### Entries shown
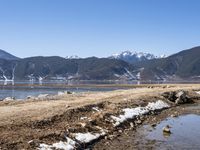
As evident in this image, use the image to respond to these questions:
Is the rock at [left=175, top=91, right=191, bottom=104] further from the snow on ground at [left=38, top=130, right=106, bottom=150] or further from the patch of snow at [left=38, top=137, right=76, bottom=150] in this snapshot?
the patch of snow at [left=38, top=137, right=76, bottom=150]

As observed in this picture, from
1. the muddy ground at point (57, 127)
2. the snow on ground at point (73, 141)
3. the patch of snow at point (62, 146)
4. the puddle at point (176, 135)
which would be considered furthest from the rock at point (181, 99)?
the patch of snow at point (62, 146)

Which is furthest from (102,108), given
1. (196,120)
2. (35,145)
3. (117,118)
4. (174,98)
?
(174,98)

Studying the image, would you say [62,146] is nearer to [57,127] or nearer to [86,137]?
[86,137]

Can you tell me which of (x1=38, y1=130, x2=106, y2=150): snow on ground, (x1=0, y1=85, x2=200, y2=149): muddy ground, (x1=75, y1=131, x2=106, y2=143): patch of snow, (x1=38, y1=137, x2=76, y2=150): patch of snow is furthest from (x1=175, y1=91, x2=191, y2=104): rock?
(x1=38, y1=137, x2=76, y2=150): patch of snow

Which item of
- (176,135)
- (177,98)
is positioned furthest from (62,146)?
(177,98)

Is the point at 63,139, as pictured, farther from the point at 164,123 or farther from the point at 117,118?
the point at 164,123

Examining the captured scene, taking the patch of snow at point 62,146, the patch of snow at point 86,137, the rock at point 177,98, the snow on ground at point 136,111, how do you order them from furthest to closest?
the rock at point 177,98
the snow on ground at point 136,111
the patch of snow at point 86,137
the patch of snow at point 62,146

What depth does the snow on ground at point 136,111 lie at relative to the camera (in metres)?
38.5

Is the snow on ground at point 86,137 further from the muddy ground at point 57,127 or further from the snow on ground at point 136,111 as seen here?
the snow on ground at point 136,111

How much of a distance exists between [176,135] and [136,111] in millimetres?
13662

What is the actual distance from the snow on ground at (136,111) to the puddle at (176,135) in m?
2.41

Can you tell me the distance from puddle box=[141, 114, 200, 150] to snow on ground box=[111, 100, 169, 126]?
2414 mm

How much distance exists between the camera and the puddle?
94.2ft

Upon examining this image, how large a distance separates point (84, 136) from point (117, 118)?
10266 mm
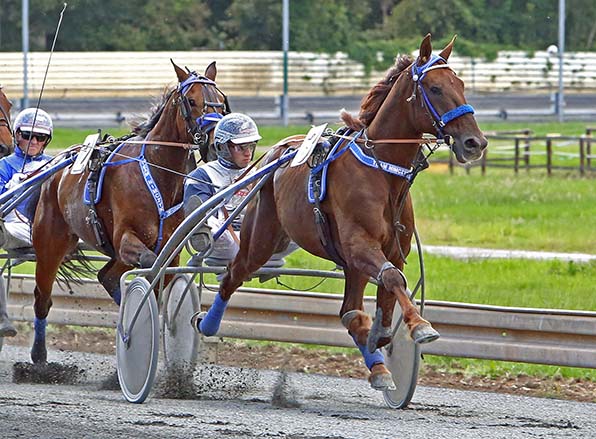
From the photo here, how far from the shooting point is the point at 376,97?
316 inches

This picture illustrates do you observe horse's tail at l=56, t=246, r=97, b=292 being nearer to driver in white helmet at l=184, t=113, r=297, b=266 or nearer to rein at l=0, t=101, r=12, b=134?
rein at l=0, t=101, r=12, b=134

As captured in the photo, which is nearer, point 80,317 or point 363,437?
point 363,437

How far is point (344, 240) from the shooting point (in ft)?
25.1

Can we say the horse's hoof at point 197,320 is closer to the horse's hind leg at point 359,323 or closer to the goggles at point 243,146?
the goggles at point 243,146

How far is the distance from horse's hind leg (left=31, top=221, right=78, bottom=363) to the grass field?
105 inches

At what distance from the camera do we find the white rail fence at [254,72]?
1326 inches

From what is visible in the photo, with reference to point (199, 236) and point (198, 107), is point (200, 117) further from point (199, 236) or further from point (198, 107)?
point (199, 236)

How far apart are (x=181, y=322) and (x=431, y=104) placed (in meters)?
3.01

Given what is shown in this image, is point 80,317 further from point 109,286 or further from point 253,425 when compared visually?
point 253,425

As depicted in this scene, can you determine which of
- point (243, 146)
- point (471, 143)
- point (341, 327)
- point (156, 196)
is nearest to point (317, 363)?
point (341, 327)

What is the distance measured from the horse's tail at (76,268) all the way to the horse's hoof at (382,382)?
3344 mm

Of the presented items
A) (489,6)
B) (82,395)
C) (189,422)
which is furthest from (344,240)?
(489,6)

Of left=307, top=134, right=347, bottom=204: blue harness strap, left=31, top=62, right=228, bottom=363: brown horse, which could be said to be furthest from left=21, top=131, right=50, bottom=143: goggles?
left=307, top=134, right=347, bottom=204: blue harness strap

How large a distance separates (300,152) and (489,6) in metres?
37.2
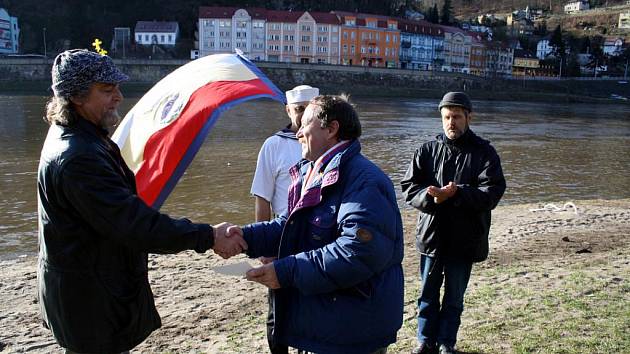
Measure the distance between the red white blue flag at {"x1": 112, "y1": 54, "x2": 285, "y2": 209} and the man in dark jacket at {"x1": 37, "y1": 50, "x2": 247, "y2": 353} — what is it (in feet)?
2.74

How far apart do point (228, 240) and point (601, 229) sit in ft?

### Written instruction
Retype exactly the lines above, starting at the line containing "Of left=307, top=134, right=347, bottom=204: blue" and ending with the last line, both included; leave out the pictures.

### Task response
Of left=307, top=134, right=347, bottom=204: blue harness strap, left=31, top=62, right=228, bottom=363: brown horse, which could be said to be furthest from left=21, top=131, right=50, bottom=143: goggles?
left=307, top=134, right=347, bottom=204: blue harness strap

How large a distance separates (300,152) and (489,6) in metres?
37.2
Measure the distance between the red white blue flag at {"x1": 112, "y1": 54, "x2": 285, "y2": 209} and the man in dark jacket at {"x1": 37, "y1": 50, "x2": 247, "y2": 353} — what is it (in feet)?
2.74

How far apart do point (228, 240) and point (601, 229) sit in ft?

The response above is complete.